** Opening Selected extract block **

The Modesto council skipped over the item at its meeting Tuesday, and let’s be clear, it won’t be on the ballot this fall.
Chiesa said he broached the idea to cities because the Adult Use of Marijuana Act, to legalize recreational use in California, is expected on the statewide ballot in November. Passage of that initiative would decriminalize pot and, among other things, allow the county to impose a 10 to 15 percent tax on commercial marijuana businesses.
Apparently, a general tax on marijuana would require a local ballot measure.
Under the sketchy proposal that surfaced this week, the county would have taken 10 percent of the tax collections for administration; the other 90 percent would have been distributed to cities and the county based on population.
When Chiesa talked things over with the mayors, there was concern about putting two local taxes on the November ballot – a countywide transportation tax and a cannabis levy. Even though a marijuana tax would come out of the pockets of users, city leaders didn’t want to give people any reason to oppose the half-cent transportation tax, which has failed twice before to get two-thirds approval in Stanislaus County.
If the marijuana initiative is approved statewide in November, the county and cities will have until 2018 to establish local policies. So a local marijuana tax could come back for consideration.
Chiesa said he will vote against the statewide marijuana initiative but felt the county should prepare for its enforcement and regulatory responsibilities. The 62-page initiative is filled with regulations concerning the production and sale of marijuana, licensing, consumption and local controls.
Most likely, the ballot issue will be decided by left-leaning voters in Bay Area and Southern California counties, where 65 to 80 percent of voters in 2014 favored Proposition 47 and its permissive attitude toward drug violations, shoplifting, car theft and other nonviolent crimes.
Stanislaus County and its cities could continue with policies of prohibiting licensed marijuana businesses, as is currently done with medical pot dispensaries.
That would be an option for a county that is trying to break cycles of addiction, crime and mental illness, unemployment, homelessness and poor literacy rates, and where some leaders see marijuana as a staple of the drug culture.
“(Marijuana legalization) will not make things better,” Supervisor Terry Withrow said. “We sure don’t want to see areas turn into pockets where people go for marijuana.”
Withrow said a local tax on marijuana sales won’t nearly cover the costs of public safety, addiction programs and public health services. A University of California, San Francisco, study warned in February the state was ignoring the costs of creating a new business in California akin to the tobacco industry.
Marijuana smoke creates some of the same breathing problems as tobacco and is believed to affect brain development in teenagers, according to the National Institute on Drug Abuse.
“Many state officials so far seem to be more focused on working alongside the marijuana industry to develop a robust marijuana business rather than on public health concerns,” said Rachel Barry, a researcher with the UCSF Center for Tobacco Control Research and Education.
In a report for the Modesto City Council, staff members roughly estimated that a county tax on marijuana would give the city about $360,000 a year, enough to hire three police officers.
The AUMA initiative would permit adults 21 and older to have six plants at home and possess an ounce of marijuana. Local jurisdictions could prohibit outdoor cultivation, and smoking in public would not be permitted.
Some cities, such as Stockton and Sacramento, collect taxes on medicinal marijuana and use the funds to pay for police, fire service and code enforcement. Stockton’s tax is $25 for every $1,000 of gross sales.

** Closing Selected extract block **
** Opening Data for review block **

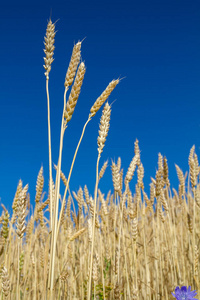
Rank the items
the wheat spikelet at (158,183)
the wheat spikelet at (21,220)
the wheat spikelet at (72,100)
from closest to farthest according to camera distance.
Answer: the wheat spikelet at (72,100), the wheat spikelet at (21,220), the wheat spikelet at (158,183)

** Closing Data for review block **
** Opening Data for review block **

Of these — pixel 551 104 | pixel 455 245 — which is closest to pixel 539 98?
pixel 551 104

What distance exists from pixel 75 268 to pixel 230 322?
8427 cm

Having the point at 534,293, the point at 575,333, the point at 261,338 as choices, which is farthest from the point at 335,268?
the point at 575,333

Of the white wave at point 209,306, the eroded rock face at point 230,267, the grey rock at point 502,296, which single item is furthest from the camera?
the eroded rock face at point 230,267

** Closing Data for review block **

▶ [Task requirements]:
[a] Print the part of the article on the proposed marijuana tax that begins at the words "The AUMA initiative" and stops after "of gross sales.".
[b] List every person named in the article on the proposed marijuana tax.
The entries above are separate material and are not part of the article on the proposed marijuana tax.

▶ [Answers for the tasks]:
[a]
The AUMA initiative would permit adults 21 and older to have six plants at home and possess an ounce of marijuana. Local jurisdictions could prohibit outdoor cultivation, and smoking in public would not be permitted.
Some cities, such as Stockton and Sacramento, collect taxes on medicinal marijuana and use the funds to pay for police, fire service and code enforcement. Stockton’s tax is $25 for every $1,000 of gross sales.

[b] Chiesa, Terry Withrow, Rachel Barry